Escribo contra la corriente, porque escribir significa creer todavía en algo, porque si no lo hiciera la pulsión de muerte me arrastraría, me pasaría por arriba, me borraría del mapa.
Escribo para no arrepentirme de no hacer, para interpelarme, para sacarme la máscara y dar la cara por mí, para prolongar la función más allá de los bostezos del público postergando indefinidamente el acto final.
Para sospechar que pasado un tiempo vos estarás leyendo y llegado a este punto pensarás: otra vez el recurso de interpelar al lector, pero no podrás dejar de leer porque si lo hicieras el texto moriría.
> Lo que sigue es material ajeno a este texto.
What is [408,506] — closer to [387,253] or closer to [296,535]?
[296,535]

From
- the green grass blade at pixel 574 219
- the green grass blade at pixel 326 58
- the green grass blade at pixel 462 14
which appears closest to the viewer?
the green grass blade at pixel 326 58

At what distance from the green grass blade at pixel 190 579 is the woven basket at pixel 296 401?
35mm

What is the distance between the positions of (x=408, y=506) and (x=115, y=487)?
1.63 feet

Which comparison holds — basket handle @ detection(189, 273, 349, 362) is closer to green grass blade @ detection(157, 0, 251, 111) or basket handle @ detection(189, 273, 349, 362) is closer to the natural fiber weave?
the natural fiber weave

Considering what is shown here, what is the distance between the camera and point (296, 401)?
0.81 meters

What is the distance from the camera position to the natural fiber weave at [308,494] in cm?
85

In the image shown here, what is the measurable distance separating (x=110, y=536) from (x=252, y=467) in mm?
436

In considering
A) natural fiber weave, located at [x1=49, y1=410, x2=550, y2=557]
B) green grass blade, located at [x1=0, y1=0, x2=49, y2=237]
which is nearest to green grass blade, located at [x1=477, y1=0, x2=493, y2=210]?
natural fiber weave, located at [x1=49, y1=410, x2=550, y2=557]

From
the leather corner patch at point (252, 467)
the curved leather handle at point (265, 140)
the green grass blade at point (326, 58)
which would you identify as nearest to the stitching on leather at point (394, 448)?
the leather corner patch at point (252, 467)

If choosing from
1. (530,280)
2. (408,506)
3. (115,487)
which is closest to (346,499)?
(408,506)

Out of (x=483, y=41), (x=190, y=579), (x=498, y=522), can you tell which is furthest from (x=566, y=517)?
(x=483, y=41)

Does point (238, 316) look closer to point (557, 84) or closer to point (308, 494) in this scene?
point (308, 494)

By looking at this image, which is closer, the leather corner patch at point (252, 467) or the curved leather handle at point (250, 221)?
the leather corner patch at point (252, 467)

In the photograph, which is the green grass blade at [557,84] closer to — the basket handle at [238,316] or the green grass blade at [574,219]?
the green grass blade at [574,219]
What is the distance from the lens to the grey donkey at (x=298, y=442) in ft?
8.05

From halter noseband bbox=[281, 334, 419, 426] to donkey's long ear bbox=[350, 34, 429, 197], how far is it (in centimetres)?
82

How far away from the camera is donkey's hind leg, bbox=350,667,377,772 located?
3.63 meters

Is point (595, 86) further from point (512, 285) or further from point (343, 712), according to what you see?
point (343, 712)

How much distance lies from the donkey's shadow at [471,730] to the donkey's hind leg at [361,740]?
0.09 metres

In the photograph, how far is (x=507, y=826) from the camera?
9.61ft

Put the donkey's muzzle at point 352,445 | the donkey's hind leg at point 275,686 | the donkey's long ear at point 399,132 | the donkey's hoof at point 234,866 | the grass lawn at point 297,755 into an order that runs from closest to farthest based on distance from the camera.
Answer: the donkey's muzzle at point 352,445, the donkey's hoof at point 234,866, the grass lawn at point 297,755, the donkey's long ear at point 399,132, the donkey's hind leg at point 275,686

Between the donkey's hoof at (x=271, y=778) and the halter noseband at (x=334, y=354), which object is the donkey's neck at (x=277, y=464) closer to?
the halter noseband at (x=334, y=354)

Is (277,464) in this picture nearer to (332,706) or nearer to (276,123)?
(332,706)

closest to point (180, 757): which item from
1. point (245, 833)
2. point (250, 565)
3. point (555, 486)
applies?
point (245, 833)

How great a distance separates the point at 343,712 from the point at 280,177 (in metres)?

Porque mis palabras pretenden tejer un conjuro, porque escribo como quien construye una máquina inefable, un mecanismo preciso cuya función no se conoce todavía.
Escribo sabiendo que será inútil pero lo haré de todos modos, añorando la alegría de los que saben o creen que todo es un sueño, que nada merece ser tomado en serio, que el tiempo no existe.
Escribo porque es un acto físico y para mí es igual que dibujar. Un trayecto, un itinerario, un paisaje, casi un retrato.
Porque creo que la palabra tiene poder, que materializa y concreta, que puede sanar, revelar, ser transformadora.
Y también porque escribir es hablar en silencio.
Y es económico, mínimo, verdadero.
Y porque implica no estar solo.
Escribo porque todavía soy capaz de amar.